[Saved entries]
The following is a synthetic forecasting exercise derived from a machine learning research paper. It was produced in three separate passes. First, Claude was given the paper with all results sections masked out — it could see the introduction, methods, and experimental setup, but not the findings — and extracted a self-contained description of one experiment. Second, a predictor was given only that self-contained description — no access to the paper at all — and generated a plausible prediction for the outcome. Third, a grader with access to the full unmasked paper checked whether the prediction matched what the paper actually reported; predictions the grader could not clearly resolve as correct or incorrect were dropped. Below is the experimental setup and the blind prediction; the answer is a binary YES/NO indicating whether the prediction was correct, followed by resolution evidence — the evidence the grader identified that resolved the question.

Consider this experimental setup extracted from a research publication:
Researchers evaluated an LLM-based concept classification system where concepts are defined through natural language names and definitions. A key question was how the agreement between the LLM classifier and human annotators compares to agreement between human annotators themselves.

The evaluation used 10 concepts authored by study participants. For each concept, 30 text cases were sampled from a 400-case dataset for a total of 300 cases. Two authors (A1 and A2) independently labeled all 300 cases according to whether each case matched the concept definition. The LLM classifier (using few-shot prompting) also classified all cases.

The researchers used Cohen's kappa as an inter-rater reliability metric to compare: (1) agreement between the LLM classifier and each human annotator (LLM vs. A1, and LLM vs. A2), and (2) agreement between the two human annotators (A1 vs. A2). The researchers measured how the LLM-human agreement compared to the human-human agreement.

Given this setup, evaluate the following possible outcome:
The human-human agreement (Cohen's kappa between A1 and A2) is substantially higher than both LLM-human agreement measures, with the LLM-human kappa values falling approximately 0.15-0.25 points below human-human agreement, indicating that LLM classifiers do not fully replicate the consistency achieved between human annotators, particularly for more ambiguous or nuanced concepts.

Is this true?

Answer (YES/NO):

§ The task
Your output should consist only of the lines from the one containing "The human-human agreement (Cohen's" to the end of the records above, each retyped exactly.

§ Your solution
The human-human agreement (Cohen's kappa between A1 and A2) is substantially higher than both LLM-human agreement measures, with the LLM-human kappa values falling approximately 0.15-0.25 points below human-human agreement, indicating that LLM classifiers do not fully replicate the consistency achieved between human annotators, particularly for more ambiguous or nuanced concepts.

Is this true?

Answer (YES/NO):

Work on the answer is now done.